- SET TASK -
Rewrite the lines of these records as a Markdown table with two columns, Row and Line. Give each non-blank line its own numbered row and skip the blank lines.

Spatial relation data
↓↓↓
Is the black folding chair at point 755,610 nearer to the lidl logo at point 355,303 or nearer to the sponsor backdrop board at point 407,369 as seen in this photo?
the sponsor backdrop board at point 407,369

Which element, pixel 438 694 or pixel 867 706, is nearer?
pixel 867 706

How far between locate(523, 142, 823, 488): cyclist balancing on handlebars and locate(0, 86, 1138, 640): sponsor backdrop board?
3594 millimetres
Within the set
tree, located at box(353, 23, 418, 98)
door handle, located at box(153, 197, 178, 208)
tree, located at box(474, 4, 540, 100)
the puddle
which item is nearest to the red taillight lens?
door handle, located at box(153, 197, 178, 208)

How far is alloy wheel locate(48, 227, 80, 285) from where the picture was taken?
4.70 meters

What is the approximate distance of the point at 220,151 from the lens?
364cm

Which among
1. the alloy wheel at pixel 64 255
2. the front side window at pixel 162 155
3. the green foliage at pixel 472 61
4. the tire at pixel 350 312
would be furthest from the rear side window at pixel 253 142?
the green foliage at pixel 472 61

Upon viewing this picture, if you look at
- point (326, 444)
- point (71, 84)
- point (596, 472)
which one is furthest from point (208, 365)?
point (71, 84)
↑↑↑
- OUTPUT OF THE TASK -
| Row | Line |
|---|---|
| 1 | Is the black folding chair at point 755,610 nearer to the lidl logo at point 355,303 or nearer to the sponsor backdrop board at point 407,369 as seen in this photo? |
| 2 | the sponsor backdrop board at point 407,369 |
| 3 | Which element, pixel 438 694 or pixel 867 706, is nearer? |
| 4 | pixel 867 706 |
| 5 | How far between locate(523, 142, 823, 488): cyclist balancing on handlebars and locate(0, 86, 1138, 640): sponsor backdrop board? |
| 6 | 3594 millimetres |
| 7 | Within the set |
| 8 | tree, located at box(353, 23, 418, 98) |
| 9 | door handle, located at box(153, 197, 178, 208) |
| 10 | tree, located at box(474, 4, 540, 100) |
| 11 | the puddle |
| 12 | which item is nearest to the red taillight lens? |
| 13 | door handle, located at box(153, 197, 178, 208) |
| 14 | How far is alloy wheel locate(48, 227, 80, 285) from where the picture was taken? |
| 15 | 4.70 meters |
| 16 | What is the approximate distance of the point at 220,151 from the lens? |
| 17 | 364cm |
| 18 | Which among |
| 19 | 1. the alloy wheel at pixel 64 255 |
| 20 | 2. the front side window at pixel 162 155 |
| 21 | 3. the green foliage at pixel 472 61 |
| 22 | 4. the tire at pixel 350 312 |
| 23 | would be furthest from the rear side window at pixel 253 142? |
| 24 | the green foliage at pixel 472 61 |
| 25 | Upon viewing this picture, if you look at |
| 26 | - point (326, 444) |
| 27 | - point (71, 84) |
| 28 | - point (596, 472) |
| 29 | which one is furthest from point (208, 365)? |
| 30 | point (71, 84) |